C'est cette agression que l'on retrouve quelque part comme élément charnière dans Chasse-coeurs en Atlantide, seule partie écrite à la première personne par un Pete Riley qui se souvient de sa première année de scolarité à l'université, en cet automne 1966. De scolarité il n'en est pas beaucoup question, on parle surtout d'un jeu de cartes infernal (le Chasse-coeurs), de la montée de la crise et du mouvement contre la guerre du Vietnam, et de Carol Gerber, dont il était tombé éperdument amoureux. On y apprend d'ailleurs la signification du titre, l'Atlantide étant la métaphore pour la disparition du monde comme il l'a connu.
Ces 2 premières parties sont les plus longues, mais aussi les plus intéressantes au niveau de l'ambiance et des relations humaines décrites: Bobby avec sa mère, avec Carol, ou avec Ted. Pas de fantastique dans la deuxième partie, juste un moment magique, comme le dit Pete lui-même, quand Carol lui confie le souvenir de l'agression, ce qui la suivit et ce qu'en sont les conséquences. L'ambiance des années 60 y est presque palpable, et, comme très souvent avec King, on croit aux personnages.
Les 2 parties suivantes sont moins touchantes et plus difficiles à digérer, dans l'ambiance et dans les personnages.

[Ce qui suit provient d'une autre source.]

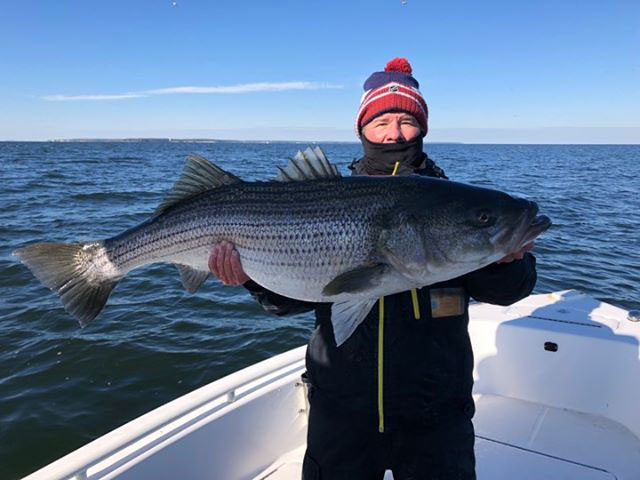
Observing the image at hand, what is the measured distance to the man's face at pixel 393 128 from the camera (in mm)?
3520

Dans Willie l'aveugle, on est en 1983 et on suit Willie Shearman, la quarantaine, pendant toute une journée. Il était impliqué dans l'agression de Carol et dans la guerre du Vietnam (il y était avec Sully-John, et avec un des joueurs de cartes de la deuxième partie). Il souffre d'un genre de schizophrénie, doublé de mythomanie. Arrivé à son bureau, il se change et et devient Billie, un homme à tout faire, puis Blind Willie, qui mendie, et qui devient vraiment aveugle au fur et à mesure de la journée, tout cela pour se repentir de ce qu'il a fait à Carol. Partie très mineure de cet ouvrage, on accroche vraiment pas, surtout à cause du manque de sympathie (dès les premières lignes) du personnage, et c'est avec soulagement qu'on remarque qu'il ne compte que 43 pages.

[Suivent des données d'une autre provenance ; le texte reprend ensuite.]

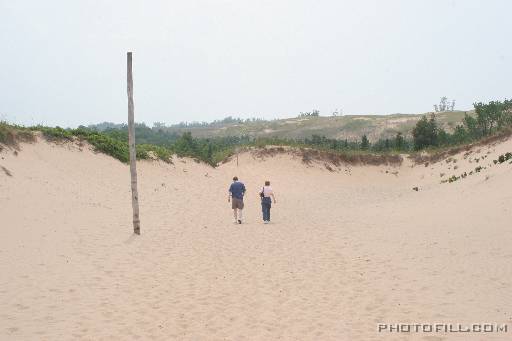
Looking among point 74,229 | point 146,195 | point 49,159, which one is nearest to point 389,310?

Dans Pourquoi nous étions en Vietnam, on retrouve Sully-John en 1999, qui va à l'enterrement d'un ancien compagnon du Vietnam. Ce qui fait qu'il se souvient avec son ancien lieutenant du Vietnam et, sur le chemin embouteillé du retour, de son enfance avec Bobby et Carol, de sa relation avec Carol pendant son adolescence. C'est avec plaisir qu'on retrouve Sully-John, mais l'histoire n'a pas beaucoup d'intérêt, seulement celui de nous guider de manière impressionnante vers un événement qui nous amène à la dernière partie:
Ainsi tombent les ombres célestes de la nuit
Conclusion, qui se situe aussi en 1999, directement reliée à la première histoire, où Bobby retourne dans le quartier de son enfance, belle et mystérieuse fin qui conclut à merveille cet oeuvre, dans laquelle plusieurs destins et personnages se croisent, s'aiment, se séparent. Tout cela avec un brin de fantastique et une bonne dose de magie.
Le fantastique de la première partie semble un peu comme un ovni parmi le reste mais donne à l'oeuvre finalement toute sa magie. Et ceux de qui auront lu le cycle de La Tour Sombre apprécieront. Les différents styles de narration et d'univers déstabilisent à chaque fois un peu, c'est comme si on se mettait à lire chaque fois un nouveau livre. Le tout reste heureusement homogène mais inégal.